___ EXTRAIT DU DOCUMENT ___
62      Premièrement, l’interprétation préconisée par les requérants impliquerait que, lorsque les partenaires sociaux présentent une demande conjointe tendant à la mise en œuvre d’un accord au niveau de l’Union, tant la Commission que le Conseil seraient tenus, en toute circonstance, de faire droit à cette demande, la première en soumettant au Conseil une proposition de décision tendant à la mise en œuvre de cet accord et le second en adoptant cette proposition. Or, une telle interprétation contredirait la position partagée, à juste titre, par les parties selon laquelle, d’une part, la Commission peut, au moins dans certaines hypothèses, refuser de soumettre au Conseil une proposition de décision tendant à la mise en œuvre d’un accord (voir point 75 ci-après) et, d’autre part, le Conseil n’est jamais tenu d’adopter une telle proposition de la Commission (voir point 76 ci-après).
___ ENREGISTREMENTS FOURNIS ___
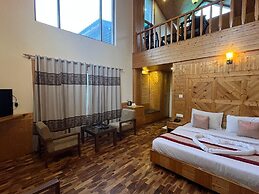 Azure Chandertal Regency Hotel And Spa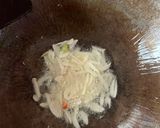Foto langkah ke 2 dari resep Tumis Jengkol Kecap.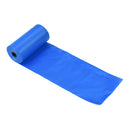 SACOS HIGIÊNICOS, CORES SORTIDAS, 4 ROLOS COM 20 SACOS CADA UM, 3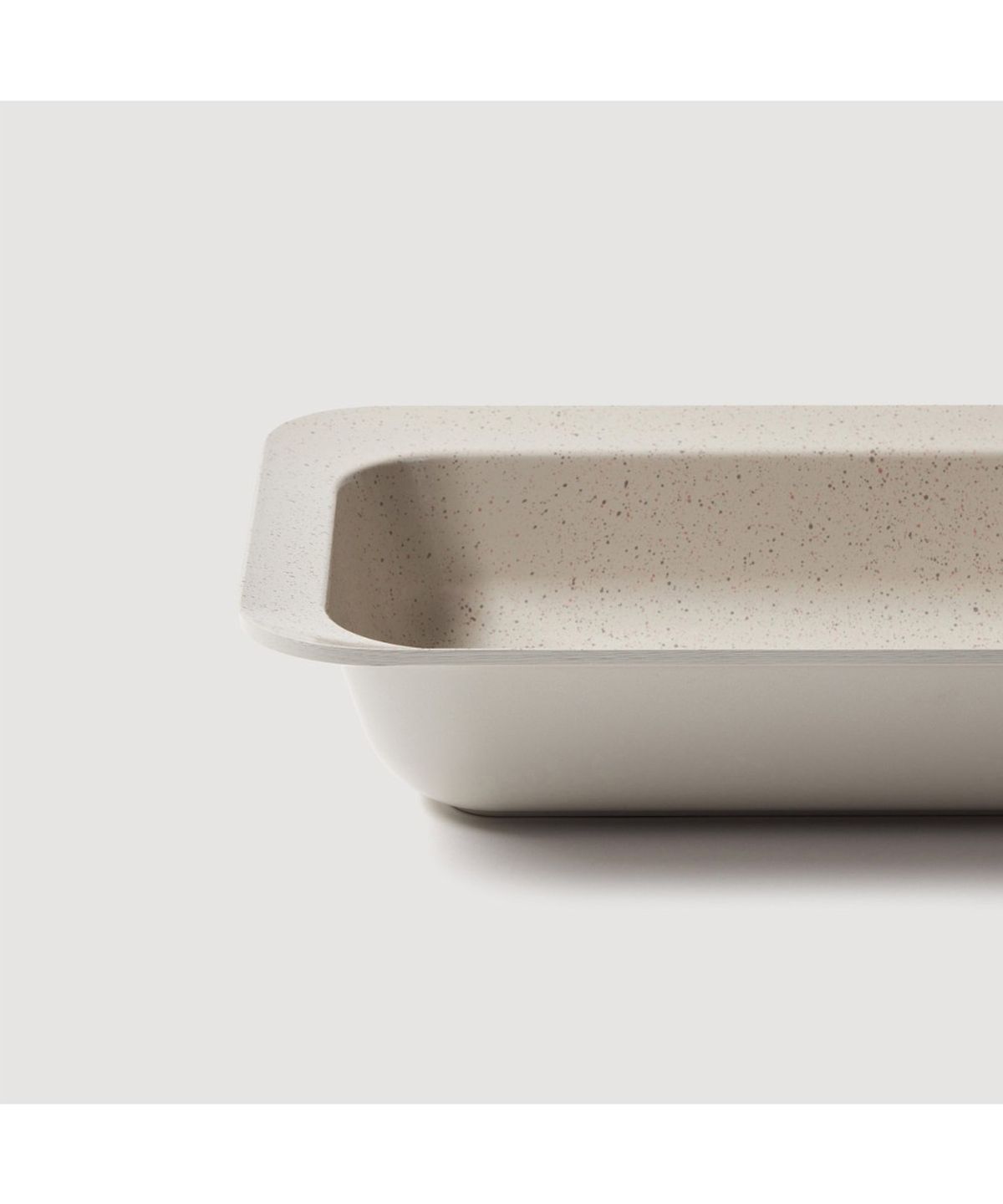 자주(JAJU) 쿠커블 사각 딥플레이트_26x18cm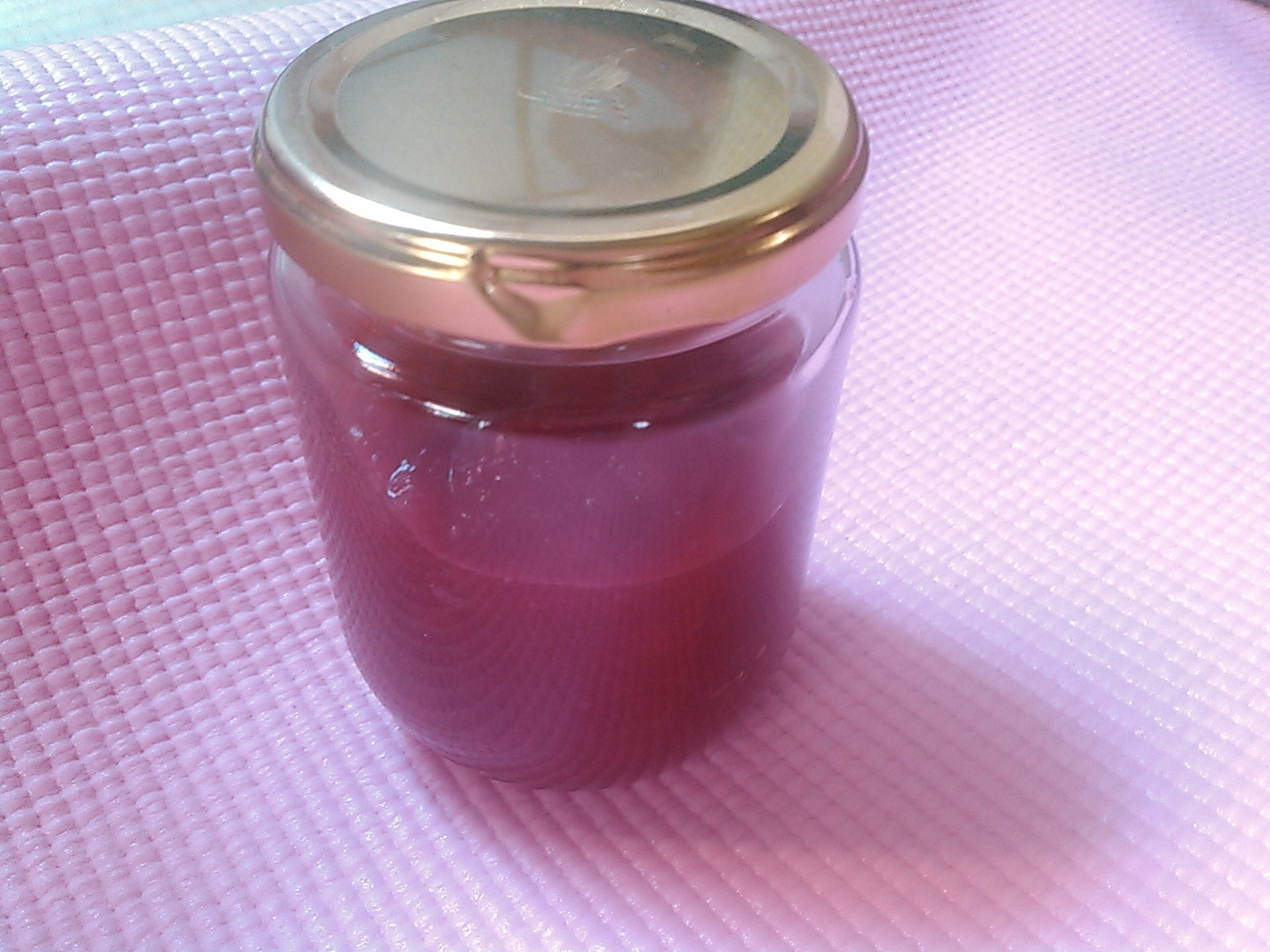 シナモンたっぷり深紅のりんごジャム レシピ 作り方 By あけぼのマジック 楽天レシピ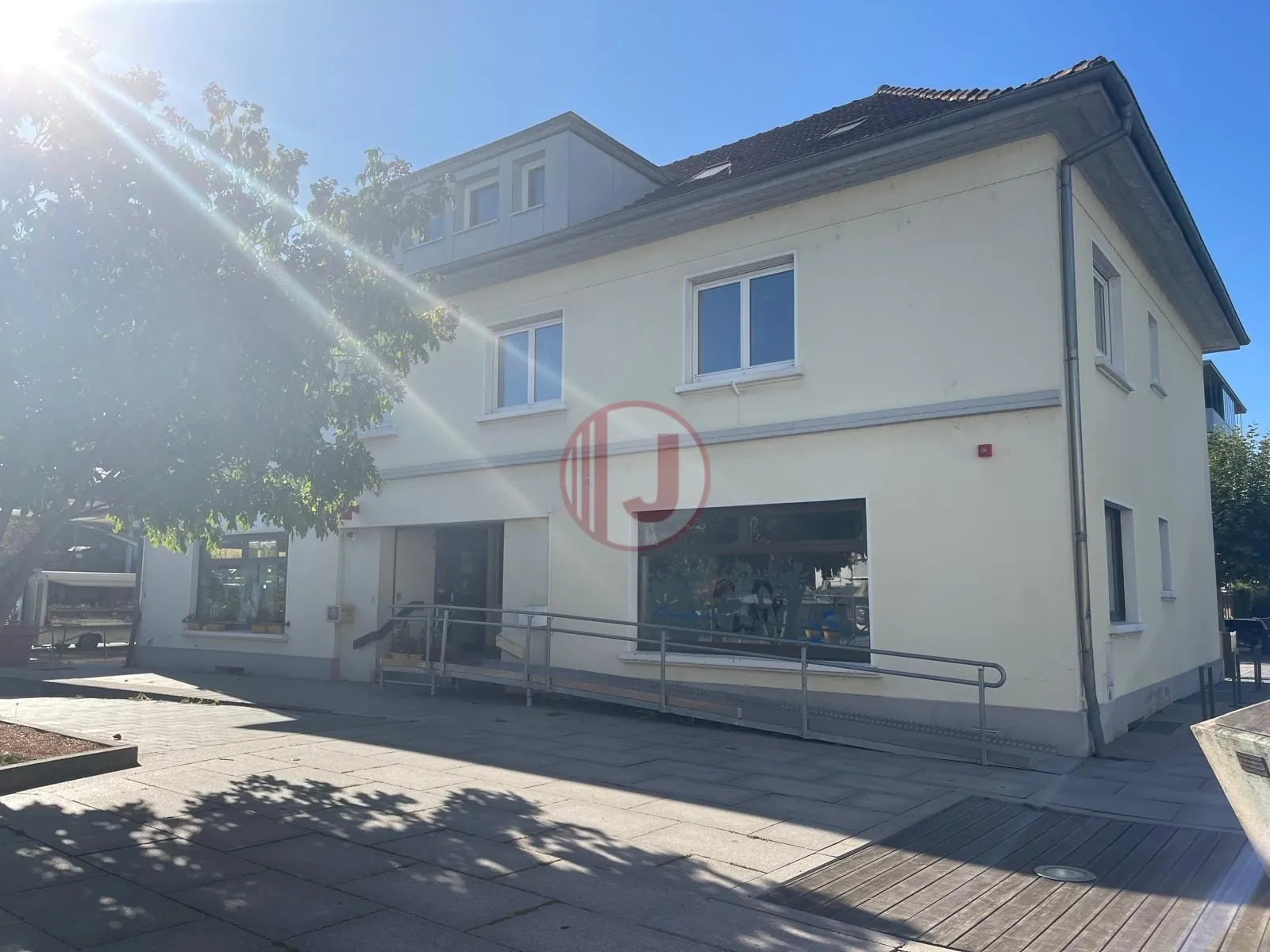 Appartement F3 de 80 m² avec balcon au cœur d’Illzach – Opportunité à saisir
___
___ ENREGISTREMENTS FOURNIS ___
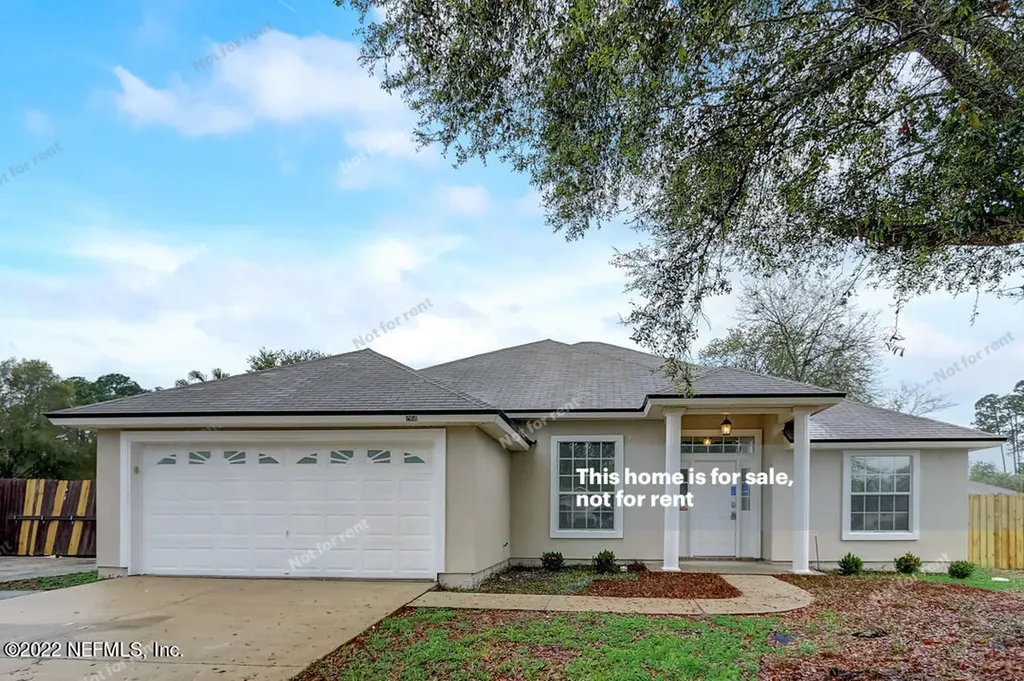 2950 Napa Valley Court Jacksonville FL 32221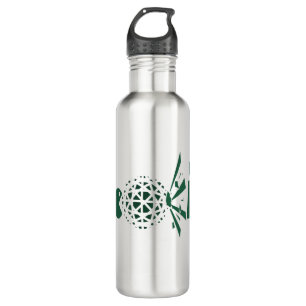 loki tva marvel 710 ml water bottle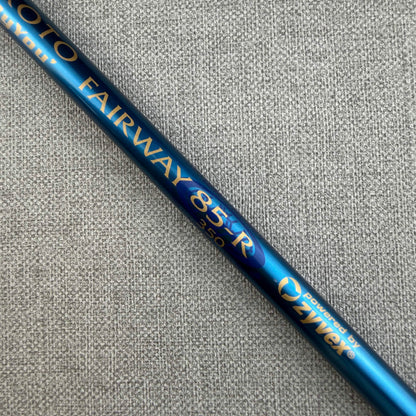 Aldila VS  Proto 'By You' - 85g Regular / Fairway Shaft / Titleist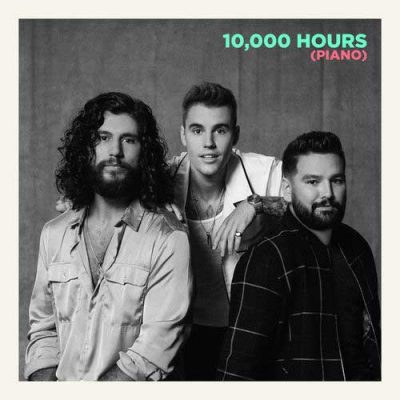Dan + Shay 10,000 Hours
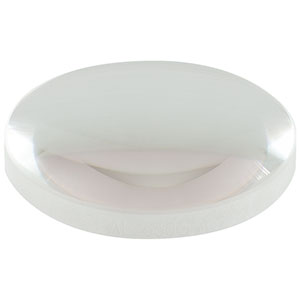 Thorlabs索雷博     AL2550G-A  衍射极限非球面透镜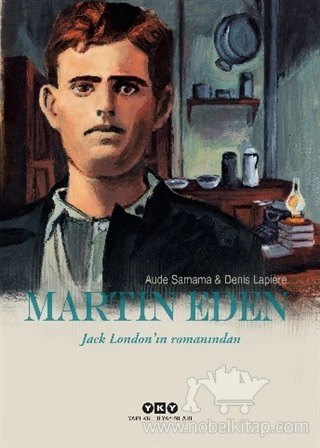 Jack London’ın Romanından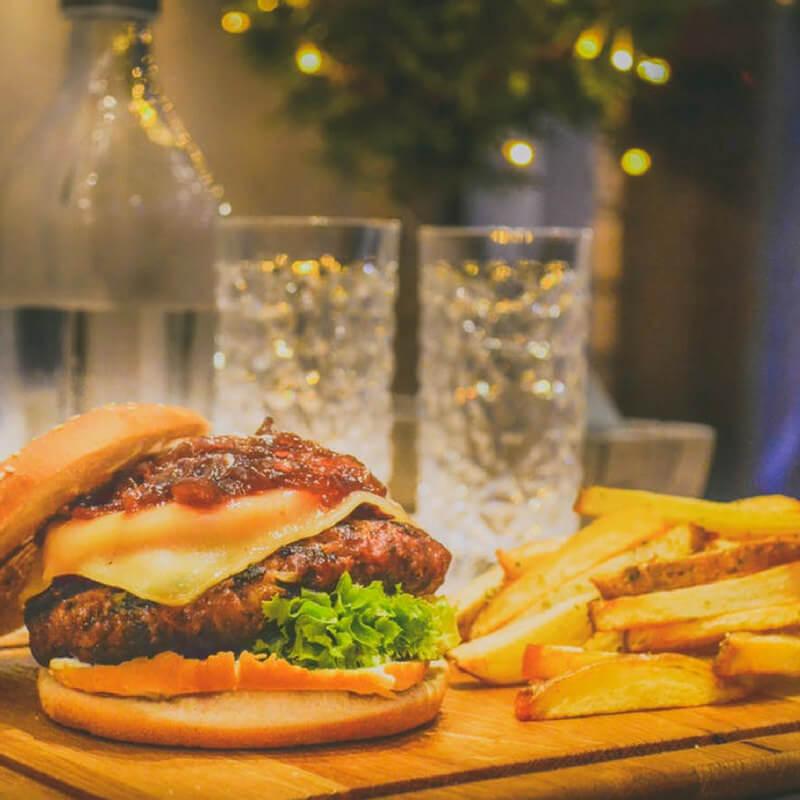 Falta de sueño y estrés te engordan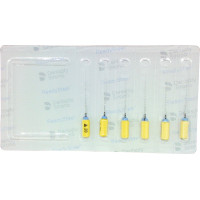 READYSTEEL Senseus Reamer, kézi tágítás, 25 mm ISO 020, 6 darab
___
___ ENREGISTREMENTS FOURNIS ___
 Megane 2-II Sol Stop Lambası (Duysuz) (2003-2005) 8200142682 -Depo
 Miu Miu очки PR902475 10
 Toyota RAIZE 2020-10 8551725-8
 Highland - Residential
___
*LISTE DES TÂCHES*
[1] Relevez tous les acteurs, institutions comprises, que désigne l'extrait, sans compter l'Union.
[2] Recopiez le passage de l'extrait qui va de « 62      Premièrement, l’interprétation préconisée » jusqu'à « (voir point 76 ci-après). ».
Les enregistrements forment un matériau distinct de l'extrait.

*CORRIGÉ DE L'EXERCICE*
[1] les requérants, les partenaires sociaux, la Commission, le Conseil, les parties

[2]
62      Premièrement, l’interprétation préconisée par les requérants impliquerait que, lorsque les partenaires sociaux présentent une demande conjointe tendant à la mise en œuvre d’un accord au niveau de l’Union, tant la Commission que le Conseil seraient tenus, en toute circonstance, de faire droit à cette demande, la première en soumettant au Conseil une proposition de décision tendant à la mise en œuvre de cet accord et le second en adoptant cette proposition. Or, une telle interprétation contredirait la position partagée, à juste titre, par les parties selon laquelle, d’une part, la Commission peut, au moins dans certaines hypothèses, refuser de soumettre au Conseil une proposition de décision tendant à la mise en œuvre d’un accord (voir point 75 ci-après) et, d’autre part, le Conseil n’est jamais tenu d’adopter une telle proposition de la Commission (voir point 76 ci-après).